- Übungsaufgaben:
(a) Wie viele Personen mussten laut dem Text über die Klimakonferenz in Belém nach dem Feuer medizinisch betreut werden?
(b) Schreib bitte den Text über die Klimakonferenz in Belém im Anschluss an seinen letzten Satz weiter.

- Zitierte Textstelle:
Nach dem Feuer versuchen Diplomaten im Endspurt noch Abkommen zu erzielen
«Unfortunately, I am here», also, «leider bin ich hier», sagte Bundesrat Albert Rösti am Donnerstagabend an der Einweihung einer Ausstellung zum schweizerisch-brasilianischen Kulturerbe in einem Museum in der Altstadt von Belém. Gemeint war natürlich nicht, dass ihm die Kunstausstellung nicht gefiel. Sondern dass er zu dieser Zeit eigentlich an einem anderen Ort hätte sein sollen: An den Verhandlungstischen der COP 30, der UNO-Klimakonferenz in Brasilien, die nach Plan gestern Freitag zu Ende gehen sollte.
Rösti war gegen Ende der Konferenz eigens angereist, um der Verhandlungsposition der Schweiz mehr Druck zu verleihen. Es ist üblich, dass in der zweiten Woche der COP die Minister hinzustossen, um die von den Diplomaten erreichten Abkommen zu unterzeichnen.
Nur brach am Donnerstag, kurz nach Mittag, ein Feuer aus im Länderpavillon der Blauen Zone der COP. Das ist die Zone, die dem UNO-Personal, den Diplomaten oder Medienschaffenden vorenthalten ist. 27 Personen mussten nach dem Feuer medizinisch betreut werden, die allermeisten wegen des eingeatmeten Rauchs. Brand- oder Sturzverletzungen erlitt niemand. Laut einer Mitteilung der Organisatoren waren Stand Freitagmittag sechs Personen noch im Spital.
Wie das Tüpfelchen auf dem «i»
Dass am Donnerstag die Klimakonferenz in Flammen aufging, ist wie das Tüpfelchen auf dem «i» einer COP, die alles andere als typisch war – im Schlechten wie im Guten. «Heute brannte es an der COP, wörtlich und im übertragenen Sinn», fasste es Claudio Angelo von der brasilianischen Netzwerkorganisation Observatório do Clima zusammen. In der Nacht auf Donnerstag wehrten sich einige Entwicklungsländer gegen die sogenannte «Mutirão»-Erklärung, die Brasilien als Austragungsort der COP initiiert hatte. Es sollte ein Aufruf sein für einen echten Kraftakt gegen den Klimawandel.

- Gegebene Daten:
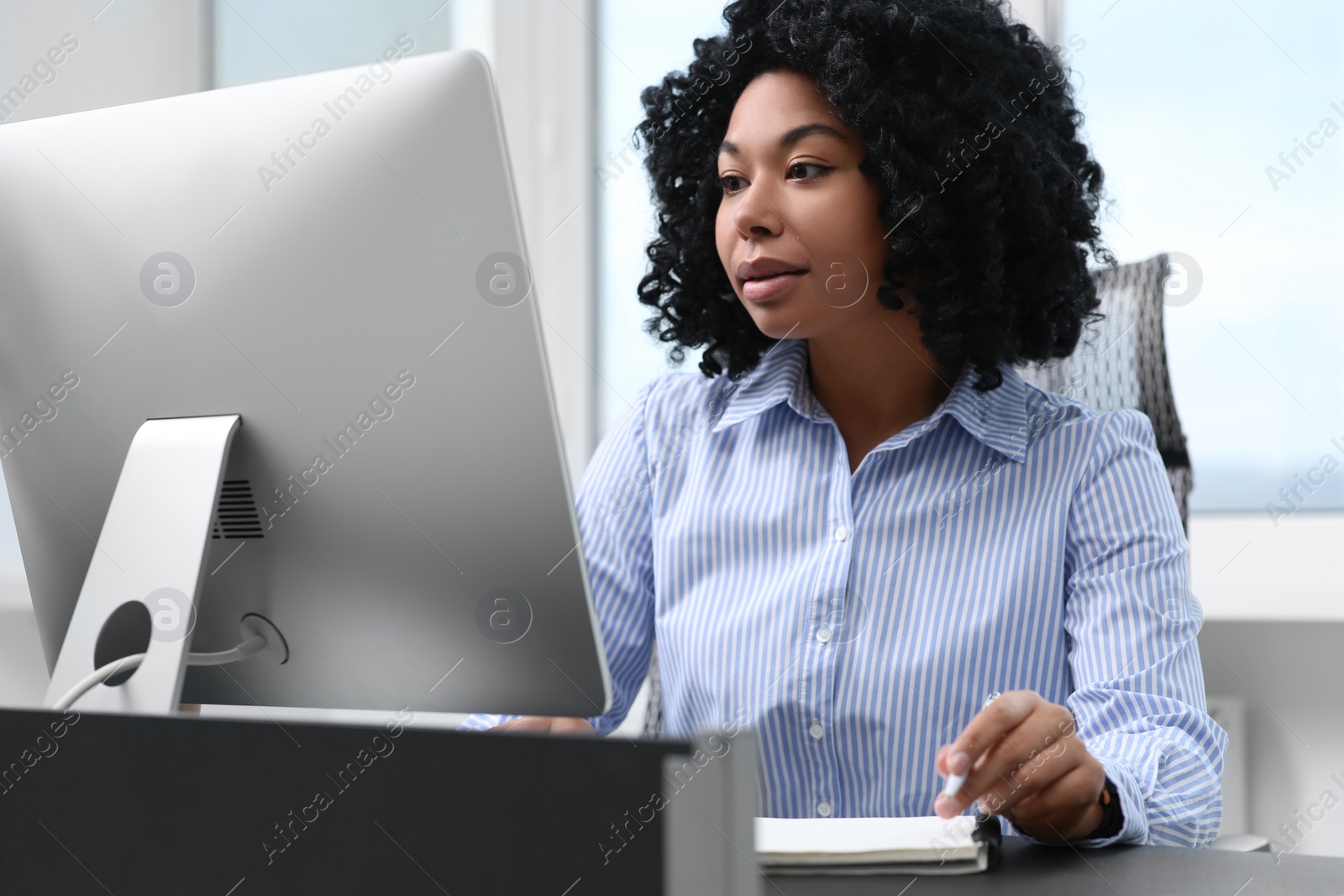 Photo of Young woman working on computer at table in office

- Ergebnisse der Übung:
(a) 27 Personen.

(b)
Schlimmer noch wurde der ambitionierte Plan, die «Roadmap» für den Ausstieg aus den fossilen Energieträgern, vom Endtext der Klimakonferenz entfernt. Die Schweiz und die EU hätten diese unterstützt. Bis Freitagnacht lag noch keine Einigung unter den Ländern vor. Dem Vernehmen nach stellten sich unter anderem Saudi-Arabien, Russland und Indien dagegen. China hielt sich zurück und für ein starkes Machtwort fehlte die USA.
Es wäre eine der wichtigsten konkreten Beschlüsse gewesen, die diese COP hätte liefern wollen. Es half auch nicht, dass der brasilianische Präsident Lula da Silva als Gastgeber der COP am Mittwoch nochmals versuchte, die Akteure umzustimmen. Lula reiste danach wieder ab, in den letzten zwei Tagen sollten Diplomaten und Minister die Ergebnisse liefern.
Die Schweiz hat, zusammen mit Deutschland, Norwegen, Schweden, Luxemburg, Chile, Peru, Ghana, Zambia und der Mongolei, immerhin die Artikel-6-Ambitionsallianz ins Leben gerufen, um das Ziel von 1,5 Grad des Pariser Abkommens doch noch zu erreichen. Die Mitgliedsstaaten beabsichtigen, Finanzmittel bereitzustellen, ohne die daraus resultierenden Emissionsminderungen auf ihre eigenen national festgelegten Beiträge anzurechnen.
Verhandlungen bis in die Nacht hinein
Es ist üblich, dass in der zweiten Woche der Klimakonferenzen die Verhandlungen bis in die Nacht hineindauern und es kam auch schon vor, dass sie aufs Wochenende verlängert werden mussten. Ausgerechnet mitten im grossen Verhandlungsstress aber wurden die Beteiligten wegen des Feuers zu einer Zwangspause verdonnert.
Rösti konnte deshalb die Kunstausstellung im Namen der Schweiz einweihen gehen. In den Sozialen Medien kursierten derweil Bilder von Diplomaten, wie sie am Nachmittag statt an der COP halt in einer öffentlichen Bäckerei sassen und Abkommen unterzeichneten.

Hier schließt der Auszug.